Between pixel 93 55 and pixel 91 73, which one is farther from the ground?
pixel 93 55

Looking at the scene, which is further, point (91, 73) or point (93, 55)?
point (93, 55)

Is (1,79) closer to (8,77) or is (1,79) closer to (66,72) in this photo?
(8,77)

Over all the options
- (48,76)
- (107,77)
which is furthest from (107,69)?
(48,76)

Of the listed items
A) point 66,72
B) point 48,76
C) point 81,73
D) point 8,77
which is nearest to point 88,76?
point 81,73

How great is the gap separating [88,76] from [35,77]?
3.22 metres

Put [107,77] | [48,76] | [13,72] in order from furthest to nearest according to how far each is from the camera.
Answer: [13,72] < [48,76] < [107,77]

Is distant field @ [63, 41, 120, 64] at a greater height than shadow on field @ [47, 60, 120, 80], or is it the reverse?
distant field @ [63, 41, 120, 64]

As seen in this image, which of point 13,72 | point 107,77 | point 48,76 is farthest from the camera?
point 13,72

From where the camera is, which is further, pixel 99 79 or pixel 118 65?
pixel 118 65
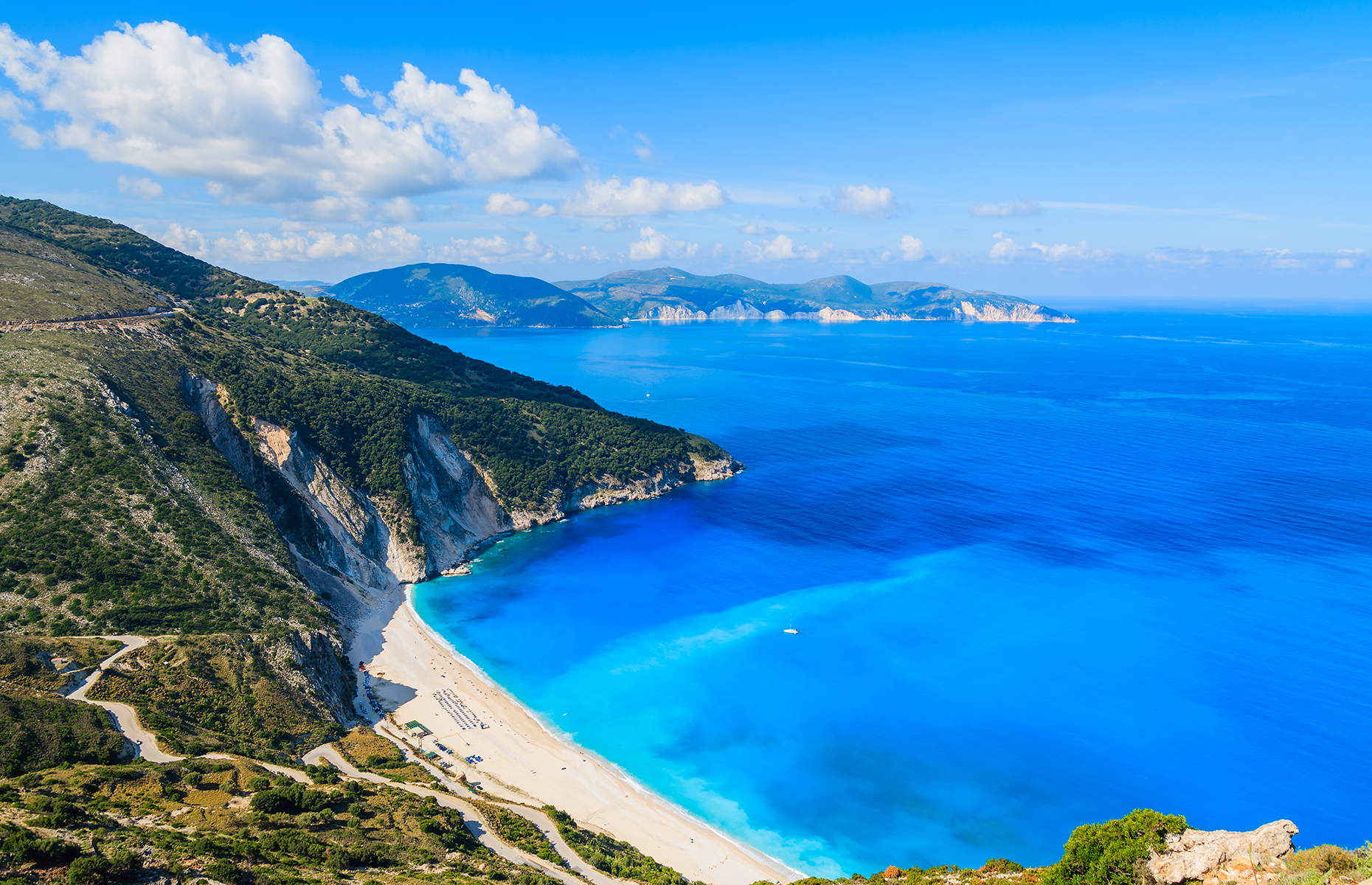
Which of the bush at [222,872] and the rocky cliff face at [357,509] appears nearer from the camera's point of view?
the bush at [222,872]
=====
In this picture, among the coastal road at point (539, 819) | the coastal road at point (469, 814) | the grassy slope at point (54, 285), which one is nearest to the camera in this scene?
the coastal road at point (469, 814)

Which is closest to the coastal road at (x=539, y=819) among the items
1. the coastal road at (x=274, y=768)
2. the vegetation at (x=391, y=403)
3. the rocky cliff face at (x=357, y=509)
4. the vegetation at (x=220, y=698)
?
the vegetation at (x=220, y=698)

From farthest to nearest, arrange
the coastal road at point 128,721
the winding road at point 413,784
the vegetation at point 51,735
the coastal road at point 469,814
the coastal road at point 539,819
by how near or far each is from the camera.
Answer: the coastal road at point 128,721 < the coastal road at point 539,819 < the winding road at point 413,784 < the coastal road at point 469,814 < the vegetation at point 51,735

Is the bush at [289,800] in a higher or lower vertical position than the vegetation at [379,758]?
=====
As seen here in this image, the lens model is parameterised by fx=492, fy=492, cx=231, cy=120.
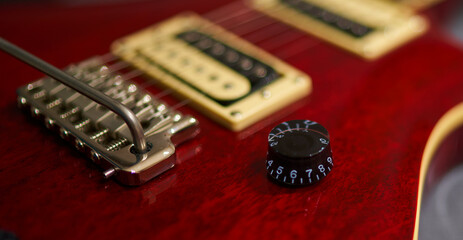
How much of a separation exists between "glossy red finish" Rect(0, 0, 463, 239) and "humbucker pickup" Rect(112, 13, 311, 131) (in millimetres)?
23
=====
SHORT PROBLEM: Recast the lines from the one holding "From farthest to nearest, arrange" through the one holding "Is the bush", inclusive, as a Markdown table with the columns No. and Line. Number each row and leave out blank lines.

TASK RESPONSE:
| No. | Line |
|---|---|
| 1 | From farthest to nearest, arrange |
| 2 | the coastal road at point 128,721 |
| 3 | the winding road at point 413,784 |
| 4 | the vegetation at point 51,735 |
| 5 | the coastal road at point 469,814 |
| 6 | the coastal road at point 539,819 |
| 7 | by how near or far each is from the camera. |
| 8 | Answer: the coastal road at point 128,721 < the coastal road at point 539,819 < the winding road at point 413,784 < the coastal road at point 469,814 < the vegetation at point 51,735 |
| 9 | Is the bush at [289,800] in a higher or lower vertical position than the vegetation at [379,758]? |